NASA, Boeing Complete Starliner Engine Tests: What’s Next for the Troubled Spacecraft?


Boeing Starliner spacecraft docks with the International Space Station

Boeing’s Starliner spacecraft that launched NASA astronauts Butch Wilmore and Suni Williams for flight tests to the International Space Station is pictured docked to the forward port of the Harmony module. This long-duration photograph was taken at night from the orbiting complex as it rose 255 miles (410 kilometers) above the Arabian Sea off the coast of Mumbai, India. Credit: NASA

Engineers at NASA and Boeing are carefully reviewing recent engine tests to ensure the safe return of Boeing’s crew flight test. Simultaneously, astronauts on the ISS are participating in medical and scientific experiments, contributing to our understanding of the effects of space on human physiology and materials science.


NASA and Boeing engineers are evaluating the results of last week’s engine tests at NASA’s White Sands Test Facility in New Mexico as the team works on plans to return the agency’s Boeing Crew Flight Test from Tokyo Haneda International Airport. International Space Station in the next weeks.

Teams have completed ground hot-fire tests at White Sands and are working to evaluate test data and inspect the test engine. Ongoing ground analysis is expected to continue throughout the week. Working with a reaction control system thruster built for a future Starliner spacecraft, ground teams fired the engine under flight conditions similar to those the spacecraft experienced en route to the space station. Ground testing also included firings under stress conditions and replicated conditions that Starliner thrusters will experience from undocking to the deorbit burn, where the thrusters will fire to slow Starliner’s velocity in order to deorbit it for landing in the southwestern United States.


For a detailed look at the test plans, listen to a replay of a recent conference call with NASA and Boeing executives:




“I am extremely proud of the NASA and Boeing team for their hard work in completing a very complex series of tests,” said Steve Stich, NASA’s Commercial Crew Program manager. “We have collected an incredible amount of data on the thruster that could help us better understand what is happening in flight. Our team has now moved on to disassembling and inspecting the engines, which will provide us with additional information as we analyze the results and evaluate next steps.”

Preparing for Starliner’s return to Earth
Integrated ground teams are also preparing for a comprehensive review by the Flight Test Readiness Agency, which will evaluate data related to the spacecraft’s propulsion system performance before it returns to Earth.

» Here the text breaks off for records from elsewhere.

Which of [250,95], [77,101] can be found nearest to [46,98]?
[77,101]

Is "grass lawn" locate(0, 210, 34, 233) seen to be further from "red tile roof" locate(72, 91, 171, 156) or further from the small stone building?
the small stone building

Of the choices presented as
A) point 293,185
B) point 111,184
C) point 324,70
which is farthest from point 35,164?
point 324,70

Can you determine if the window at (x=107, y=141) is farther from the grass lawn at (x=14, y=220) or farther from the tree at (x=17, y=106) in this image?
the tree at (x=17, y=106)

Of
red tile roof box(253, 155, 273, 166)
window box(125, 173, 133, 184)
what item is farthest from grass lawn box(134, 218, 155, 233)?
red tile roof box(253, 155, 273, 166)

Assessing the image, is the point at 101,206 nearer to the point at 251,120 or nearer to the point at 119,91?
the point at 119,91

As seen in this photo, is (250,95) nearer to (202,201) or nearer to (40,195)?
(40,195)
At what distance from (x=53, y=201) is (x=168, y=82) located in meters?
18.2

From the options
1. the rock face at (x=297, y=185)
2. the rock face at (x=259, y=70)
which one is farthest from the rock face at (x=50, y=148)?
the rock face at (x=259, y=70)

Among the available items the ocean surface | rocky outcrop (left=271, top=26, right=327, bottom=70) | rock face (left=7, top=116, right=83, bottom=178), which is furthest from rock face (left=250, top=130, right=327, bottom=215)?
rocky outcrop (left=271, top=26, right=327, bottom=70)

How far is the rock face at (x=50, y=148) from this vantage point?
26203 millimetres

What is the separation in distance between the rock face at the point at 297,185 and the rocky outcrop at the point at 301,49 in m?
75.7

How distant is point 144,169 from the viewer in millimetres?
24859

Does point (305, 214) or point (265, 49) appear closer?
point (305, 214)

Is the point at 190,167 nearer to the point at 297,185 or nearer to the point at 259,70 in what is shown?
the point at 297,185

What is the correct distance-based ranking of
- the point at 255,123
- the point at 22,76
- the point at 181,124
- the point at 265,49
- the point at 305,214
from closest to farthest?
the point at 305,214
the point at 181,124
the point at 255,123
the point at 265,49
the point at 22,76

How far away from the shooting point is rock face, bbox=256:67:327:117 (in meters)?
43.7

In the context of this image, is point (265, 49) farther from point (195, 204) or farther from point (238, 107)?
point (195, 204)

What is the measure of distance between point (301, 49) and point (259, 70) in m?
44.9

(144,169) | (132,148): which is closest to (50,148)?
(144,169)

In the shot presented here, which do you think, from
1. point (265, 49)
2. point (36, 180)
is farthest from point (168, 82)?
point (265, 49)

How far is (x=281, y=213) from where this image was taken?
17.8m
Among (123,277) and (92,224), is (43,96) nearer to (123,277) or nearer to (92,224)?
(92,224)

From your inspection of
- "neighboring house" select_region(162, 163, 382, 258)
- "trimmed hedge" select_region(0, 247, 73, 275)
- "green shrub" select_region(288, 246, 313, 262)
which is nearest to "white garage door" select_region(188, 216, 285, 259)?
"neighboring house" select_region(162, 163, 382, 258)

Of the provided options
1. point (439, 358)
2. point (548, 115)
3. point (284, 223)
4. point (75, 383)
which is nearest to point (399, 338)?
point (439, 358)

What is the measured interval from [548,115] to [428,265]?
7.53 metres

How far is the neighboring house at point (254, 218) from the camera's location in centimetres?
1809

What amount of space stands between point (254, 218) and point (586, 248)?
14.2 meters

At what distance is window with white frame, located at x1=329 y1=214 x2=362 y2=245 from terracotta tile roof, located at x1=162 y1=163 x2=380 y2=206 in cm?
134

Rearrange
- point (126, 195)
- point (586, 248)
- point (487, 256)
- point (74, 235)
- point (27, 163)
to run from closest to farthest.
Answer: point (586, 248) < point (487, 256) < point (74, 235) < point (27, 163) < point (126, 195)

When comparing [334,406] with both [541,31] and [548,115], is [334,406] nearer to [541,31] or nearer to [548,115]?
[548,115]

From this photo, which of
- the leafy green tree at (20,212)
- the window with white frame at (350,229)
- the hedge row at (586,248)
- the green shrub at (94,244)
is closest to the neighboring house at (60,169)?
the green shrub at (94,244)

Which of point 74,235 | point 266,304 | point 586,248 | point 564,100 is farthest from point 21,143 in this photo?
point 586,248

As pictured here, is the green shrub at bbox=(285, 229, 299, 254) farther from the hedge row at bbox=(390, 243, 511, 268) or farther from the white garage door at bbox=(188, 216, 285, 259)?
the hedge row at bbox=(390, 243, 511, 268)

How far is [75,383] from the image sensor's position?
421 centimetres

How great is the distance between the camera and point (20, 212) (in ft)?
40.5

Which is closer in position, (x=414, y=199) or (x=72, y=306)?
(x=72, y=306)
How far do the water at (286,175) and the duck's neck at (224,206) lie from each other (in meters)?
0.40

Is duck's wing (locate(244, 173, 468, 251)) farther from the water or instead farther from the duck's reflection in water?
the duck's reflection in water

A date for the agency’s review has not yet been set.

NASA and Boeing management plan to discuss the testing and analysis work in detail at a press conference next week. More information about that press conference will be available soon.

Butch Wilmore, Boeing Crew Flight Test Captain
Butch Wilmore, NASA astronaut and Boeing Crew Flight Test Commander, works on the Fluid Systems Servicer that drains, purges and circulates fluids in systems aboard the International Space Station. Credit: NASA

Astronaut activities and research on board the ISS
While testing and analysis take place on Earth, NASA astronauts Butch Wilmore, Starliner mission commander, and Suni Williams, mission pilot, are working alongside the Expedition 71 crew. On Monday, the two men participated in vein scans using the Ultrasound 2 machine. Doctors on the ground monitored in real time the two men, taking turns photographing veins in each other’s necks, shoulders and legs. Later, Wilmore scanned fellow NASA astronaut Matthew Dominick’s veins, helping researchers understand how microgravity affects the human body.

Wilmore and Dominick also spent part of the day taking inventory of the food stored aboard the space station. Williams worked on two studies, first exploring the use of microgravity to make better-quality optical fibers than on Earth. Williams also studied the use of fluid physics, such as surface tension, to overcome the absence of gravity when watering and tending to plants grown in space.